EDITOR'S NOTE: This is an excerpt from "Do Alaska Natives Get Free Health Care?" a reader compiled for the Books of the Year program at University of Alaska Anchorage and Alaska Pacific University. Wednesday evening, the universities sponsored a community forum discussing the effects of colonialism on Alaska Natives.
Alaska's indigenous peoples have experienced colonialism at the hands of the Spanish, British, Russian (1741-1800s) and United States governments (1800s on). The term "colonialism" refers to the expansion of a nation's powers of governance over lands, cultures and peoples outside its own national borders, thereby displacing and/or directly dominating the indigenous peoples. With colonialism, populations from the conquering nation generally settle in the new lands.
Although colonizing forces may bring some positive influences, the overall effect is to displace, if not extinguish, pre-existing cultures and societies. Being forced to give up an entire way of life and adapt to a new one often results in self-destructive or destructive behaviors.
Alaska Native citizens now experience higher rates of substance abuse and violence (whether directed at others or at themselves, as in suicide) than do non-Natives.
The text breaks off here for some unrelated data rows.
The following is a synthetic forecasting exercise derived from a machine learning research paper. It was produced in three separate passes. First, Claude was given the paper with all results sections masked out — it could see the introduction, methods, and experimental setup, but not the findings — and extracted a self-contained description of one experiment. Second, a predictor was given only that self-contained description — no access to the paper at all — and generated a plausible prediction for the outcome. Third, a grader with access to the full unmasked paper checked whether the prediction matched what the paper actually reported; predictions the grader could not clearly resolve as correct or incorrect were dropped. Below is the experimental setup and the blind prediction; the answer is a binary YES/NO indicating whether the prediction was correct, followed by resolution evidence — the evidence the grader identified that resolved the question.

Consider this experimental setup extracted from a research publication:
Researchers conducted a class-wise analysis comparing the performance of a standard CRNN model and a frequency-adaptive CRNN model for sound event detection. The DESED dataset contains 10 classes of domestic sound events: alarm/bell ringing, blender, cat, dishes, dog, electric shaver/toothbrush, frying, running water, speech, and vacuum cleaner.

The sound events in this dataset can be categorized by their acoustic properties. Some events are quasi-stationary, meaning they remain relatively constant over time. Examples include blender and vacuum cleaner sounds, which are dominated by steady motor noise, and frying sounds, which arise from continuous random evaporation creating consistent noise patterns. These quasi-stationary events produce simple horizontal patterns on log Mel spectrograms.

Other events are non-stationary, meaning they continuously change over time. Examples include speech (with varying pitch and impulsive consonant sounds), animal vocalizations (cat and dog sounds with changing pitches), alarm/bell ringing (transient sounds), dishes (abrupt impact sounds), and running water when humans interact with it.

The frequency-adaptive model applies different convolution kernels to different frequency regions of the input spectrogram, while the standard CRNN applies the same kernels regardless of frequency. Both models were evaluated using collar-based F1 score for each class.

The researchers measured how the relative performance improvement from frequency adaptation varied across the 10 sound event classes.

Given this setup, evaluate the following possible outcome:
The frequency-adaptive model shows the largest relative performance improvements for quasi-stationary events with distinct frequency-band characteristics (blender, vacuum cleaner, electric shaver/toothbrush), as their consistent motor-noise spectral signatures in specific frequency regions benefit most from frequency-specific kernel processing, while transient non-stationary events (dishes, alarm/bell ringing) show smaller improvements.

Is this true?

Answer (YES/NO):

Researchers have attributed the high rates of these problems to several factors, mostly related to the impact of colonialism.
Epidemics of smallpox, tuberculosis and influenza sparked by contact with non-Natives of European ancestry decimated vast proportions of Alaska's Native peoples across the state from the 1700s until the turn of the 20th century. Alaska's Native communities have struggled for generations with the emotional and physical trauma these plagues left in their midst.
Second, due to the rapid influx of non-Natives, many Alaska Native cultures have experienced the loss or serious erosion of entire, integrated ways of life involving languages, economies, kinship structures, educational and spiritual practices, community cohesion, and creative expressions. Such dramatic change has stressed many individuals and communities almost to the breaking point.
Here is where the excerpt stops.